Per favore, qualcuno mi dica che l’han fatto apposta, che l’Europa League non la voleva nessuno. Come la Coppa Italia. Se non è vero, c’è da arrossire di vergogna. Soprattutto perché questo Napoli è sceso in campo dopo la mirabile Notte di Glasgow (mi ha ricordato un romanzo del napoletanissimo Luigi Compagnone) interpretata dalla Juventus con grande classe europea. Brucia, il confronto. Lassù, i bianconeri lucidi e assatanati insieme, secondo spirito di Antonio Conte. Qui, una squadra scombinata e smarrita, ferita dal solito turnover sulla pelle di Hamsik che stavolta, tuttavia, entrato nella ripresa è riuscito a dar forza e idee solo a se stesso.
Spiace per Mazzarri, per molti versi un maestro: l’Europa non gli si addice e anche i volonterosi, fisici e audaci cechi del Viktoria Plzen lo hanno costretto alla poco onorevole resa per tre a zero, un’insolenza mai prima subìta dal Napoli nelle Coppe Uefa. Il disastro s’è palesato fin dalle prime battute, quando s’è vista la squadra azzurra cedere sul piano del ritmo e della volontà mentre gli avversari – reduci da lungo riposo e animati dal confronto con un nobile competitore – hanno apertamente cercato una notte di gloria. Trovandola senza fatica.
Bucaccio di Donadel e El Kaddouri e al 28’ Darida va in gol. T’aspetti una maschia reazione (si dice così). Inutilmente. Con la difesa azzurra pronta a mille distrazioni (e vi raccomando il pennellone Rolando: ai miei tempi si diceva generosamente “rivedibile” per evitare la stroncatura) e il centrocampo disastrato dal turnover con Donadel capace d’imbrocchire anche Dzemaili, questo è il peggior Napoli di sempre.
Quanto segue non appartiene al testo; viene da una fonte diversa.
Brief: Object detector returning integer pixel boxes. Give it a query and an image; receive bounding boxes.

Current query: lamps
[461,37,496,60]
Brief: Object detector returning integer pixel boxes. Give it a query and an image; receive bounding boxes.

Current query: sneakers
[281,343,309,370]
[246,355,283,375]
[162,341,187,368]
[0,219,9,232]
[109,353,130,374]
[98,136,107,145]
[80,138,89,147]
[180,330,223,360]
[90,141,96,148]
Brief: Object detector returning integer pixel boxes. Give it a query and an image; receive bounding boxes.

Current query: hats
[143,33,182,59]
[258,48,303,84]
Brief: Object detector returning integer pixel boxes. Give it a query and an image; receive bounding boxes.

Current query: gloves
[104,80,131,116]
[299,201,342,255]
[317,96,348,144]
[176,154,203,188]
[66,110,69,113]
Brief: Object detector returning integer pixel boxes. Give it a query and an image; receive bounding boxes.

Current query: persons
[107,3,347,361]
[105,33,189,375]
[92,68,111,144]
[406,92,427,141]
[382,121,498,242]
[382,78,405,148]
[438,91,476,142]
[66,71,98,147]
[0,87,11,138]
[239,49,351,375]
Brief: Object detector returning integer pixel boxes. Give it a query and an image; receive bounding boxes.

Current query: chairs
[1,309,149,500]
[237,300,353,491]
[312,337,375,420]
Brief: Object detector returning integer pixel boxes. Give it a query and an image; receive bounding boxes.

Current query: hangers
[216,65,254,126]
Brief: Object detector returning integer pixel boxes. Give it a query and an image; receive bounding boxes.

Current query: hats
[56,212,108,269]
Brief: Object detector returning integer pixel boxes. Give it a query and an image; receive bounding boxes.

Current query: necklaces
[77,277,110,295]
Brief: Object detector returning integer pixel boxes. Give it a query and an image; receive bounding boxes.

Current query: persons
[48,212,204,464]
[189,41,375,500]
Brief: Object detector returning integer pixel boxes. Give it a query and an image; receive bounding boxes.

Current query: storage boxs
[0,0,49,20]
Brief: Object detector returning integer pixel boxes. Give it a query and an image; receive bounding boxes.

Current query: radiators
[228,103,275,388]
Lavora come un modesto operaio Cavani (fantastica la sua reazione da puro difensore al 76’, quando viene atterrato e neanche se n’avvede, riparte e cerca di rianimare l’intera squadra ma è proprio lì, al 78’, che Rajtoral, su scandalosa distrazione di Zuniga, realizza il 2-0 che gli era stato negato al 65’) ma quando arriva in zona gol – tre volte nel primo quarto d’ora della ripresa – non ha precisione nè tiro.
Mazzarri si muove, ma sembra fuori giri anche lui: va sul 4-3-3 chiamando Calaiò a fianco di Pandev e Cavani, ma inutilmente, non c’è lucidità nè coodinazione, il Viktoria non è la Lazio che si è lasciata mettere sotto da un turbine offensivo e ha concesso il pari. Un lungo passaggio di Rolando a Calaiò rasenta le comicità, Zuniga sbaglia un’occasione d’oro e l’unico guerriero in servizio, Hamsik, si vede parare un capolavoro dall’audace Kozacik. La schema “viva il parroco” raggiunge il giusto effetto: terzo gol ceco lo firma Tecl, sostituto perfetto che finisce fa cliente davanti a De Sanctis e lo ferisce insieme al popolo del San Paolo umiliato e offeso. Ho guardato Cavani in faccia: aveva l’aria di uno sul punto di sbottare e chiedere licenza d’andarsene. Hamsik no. Hamsik è il Napoli, anche nella sera delle beffe. Se c’è una speranziella, per il ritorno, ha il suo nome.